Reputation: 2207
I'm trying to figure a way out to compare each directory path against a given regular expression to find out if it matches that pattern or not.
I have the following list of paths
C:\Dir
C:\Dir\data
C:\Dir\data\file1
C:\Dir\data\file2
C:\Dir\data\match1\file1
C:\Dir\data\match1\file2
I only want to print those paths that match the following pattern where "*" can replace zero or more directory levels and match1 can be either the name of a file or directory.
C:\Dir\*\match1
I figured out that re.match() would help me out with this but I'm having a hard time trying to figure out how to define the pattern and the one I came up with (pasted below) doesn't work at all. item will contain the path in quotes
re.match("((C:\\)(Dir)\\(.*)\\(match1))",item)
Can someone please help me out with this task ?
Upvotes: 2
Views: 4422
Reputation: 11
Since I don't have yet reputation to comment, I'll remark here.
The solution proposed by @Jan works for the particular list of paths in question, but has a few problems if applied as a general solution.
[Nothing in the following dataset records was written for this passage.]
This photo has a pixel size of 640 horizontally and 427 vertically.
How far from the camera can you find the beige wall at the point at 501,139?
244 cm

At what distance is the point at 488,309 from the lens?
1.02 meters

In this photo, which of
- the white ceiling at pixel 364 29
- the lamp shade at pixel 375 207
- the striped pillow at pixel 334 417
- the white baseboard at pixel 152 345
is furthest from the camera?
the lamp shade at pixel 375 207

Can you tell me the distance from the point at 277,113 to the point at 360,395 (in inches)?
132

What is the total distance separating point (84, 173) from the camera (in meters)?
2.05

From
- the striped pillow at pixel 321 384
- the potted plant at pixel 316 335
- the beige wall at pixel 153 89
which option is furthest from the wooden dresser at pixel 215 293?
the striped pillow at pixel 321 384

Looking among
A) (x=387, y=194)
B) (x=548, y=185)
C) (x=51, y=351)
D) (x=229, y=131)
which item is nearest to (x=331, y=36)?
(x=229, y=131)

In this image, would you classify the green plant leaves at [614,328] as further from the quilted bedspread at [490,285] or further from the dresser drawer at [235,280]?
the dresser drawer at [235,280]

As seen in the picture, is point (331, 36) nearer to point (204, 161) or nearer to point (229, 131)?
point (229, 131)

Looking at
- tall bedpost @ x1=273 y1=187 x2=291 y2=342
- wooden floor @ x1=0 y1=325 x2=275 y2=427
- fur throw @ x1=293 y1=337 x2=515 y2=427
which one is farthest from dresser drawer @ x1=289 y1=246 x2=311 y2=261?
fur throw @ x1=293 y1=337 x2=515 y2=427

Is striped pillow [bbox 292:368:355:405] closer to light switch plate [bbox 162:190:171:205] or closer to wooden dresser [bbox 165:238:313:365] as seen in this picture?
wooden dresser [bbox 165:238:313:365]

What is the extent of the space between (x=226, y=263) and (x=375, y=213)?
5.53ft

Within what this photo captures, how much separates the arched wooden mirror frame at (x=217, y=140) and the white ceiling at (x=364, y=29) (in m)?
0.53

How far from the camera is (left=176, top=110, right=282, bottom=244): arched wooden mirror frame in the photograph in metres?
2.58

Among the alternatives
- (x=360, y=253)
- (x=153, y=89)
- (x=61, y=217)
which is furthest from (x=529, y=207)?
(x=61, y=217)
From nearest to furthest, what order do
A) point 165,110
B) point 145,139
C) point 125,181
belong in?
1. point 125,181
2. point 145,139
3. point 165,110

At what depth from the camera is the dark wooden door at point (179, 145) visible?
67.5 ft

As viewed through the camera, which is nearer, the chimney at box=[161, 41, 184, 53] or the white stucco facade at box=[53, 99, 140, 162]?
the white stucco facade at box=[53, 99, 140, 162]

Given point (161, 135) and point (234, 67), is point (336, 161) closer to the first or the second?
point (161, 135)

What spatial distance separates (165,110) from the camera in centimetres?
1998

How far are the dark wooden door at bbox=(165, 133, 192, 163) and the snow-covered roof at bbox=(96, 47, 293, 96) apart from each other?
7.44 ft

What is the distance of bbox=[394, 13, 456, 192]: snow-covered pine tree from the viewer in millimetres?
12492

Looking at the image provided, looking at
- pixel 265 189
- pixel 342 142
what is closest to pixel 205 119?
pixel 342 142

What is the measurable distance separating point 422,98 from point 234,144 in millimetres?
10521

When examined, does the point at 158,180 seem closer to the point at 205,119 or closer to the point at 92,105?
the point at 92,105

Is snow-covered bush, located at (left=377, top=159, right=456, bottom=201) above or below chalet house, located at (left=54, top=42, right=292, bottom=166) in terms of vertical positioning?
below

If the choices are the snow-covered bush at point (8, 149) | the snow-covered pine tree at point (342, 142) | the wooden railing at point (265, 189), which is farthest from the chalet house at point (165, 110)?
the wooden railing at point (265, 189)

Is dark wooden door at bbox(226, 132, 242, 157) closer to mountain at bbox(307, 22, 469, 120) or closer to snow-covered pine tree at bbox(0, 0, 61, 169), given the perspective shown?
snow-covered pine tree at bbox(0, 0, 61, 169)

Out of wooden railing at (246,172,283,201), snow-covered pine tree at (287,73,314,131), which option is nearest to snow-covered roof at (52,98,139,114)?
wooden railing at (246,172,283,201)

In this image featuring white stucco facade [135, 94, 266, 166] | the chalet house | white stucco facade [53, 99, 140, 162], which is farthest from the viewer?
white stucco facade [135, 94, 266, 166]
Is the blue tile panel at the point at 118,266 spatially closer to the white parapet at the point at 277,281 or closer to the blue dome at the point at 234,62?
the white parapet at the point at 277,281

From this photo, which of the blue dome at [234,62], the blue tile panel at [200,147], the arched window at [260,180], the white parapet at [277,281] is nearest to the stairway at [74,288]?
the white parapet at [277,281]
If list of paths is as follows:
>>> print paths
C:\Dir
C:\Dir\data
C:\Dir\match1
C:\Dir\data\file1
C:\Dir\data\match1\file1
C:\Dir\data\match1\file2
C:\Dir\data\abcmatch1def\file3
C:\Dir\data\file1\match12
C:\Dir\data\file1\match1
>>>
the (r'C:\Dir\.+?match1.*') fails to match "C:\Dir\match1" and produces false positives, i.e. "C:\Dir\data\abcmatch1def\file3" and "C:\Dir\data\file1\match12".
Proposed solution:
>>> import re
>>> for line in paths.splitlines():
... if re.match(r"C:\\Dir.*\\match1(\\|$)", line):
... print line
...
C:\Dir\match1
C:\Dir\data\match1\file1
C:\Dir\data\match1\file2
C:\Dir\data\file1\match1
>>>
Upvotes: 0
Reputation: 43169
You could go for:
^C:\\Dir\\.+?match1.*
Python
, this would be:
import re
rx = re.compile(r'C:\\Dir\\.+?match1.*')
files = [r'C:\Dir', r'C:\Dir\data', r'C:\Dir\data\file1', r'C:\Dir\data\file2', r'C:\Dir\data\match1\file1', r'C:\Dir\data\match1\file2']
filtered = [match.group(0)
for file in files
for match in [rx.match(file)]
if match]
print(filtered)
Or, if you like filter()
and lambda()
:
filtered = list(filter(lambda x: rx.match(x), files))
Upvotes: 1
Reputation: 5789
Your regexp is:
^C:\\Dir\\.*match1
Explanation is:
C:\\Dir\\
is start sub string of your path
.*
any other symbols in path
match1
explicit name of something that goes after (file or dir)
Upvotes: 0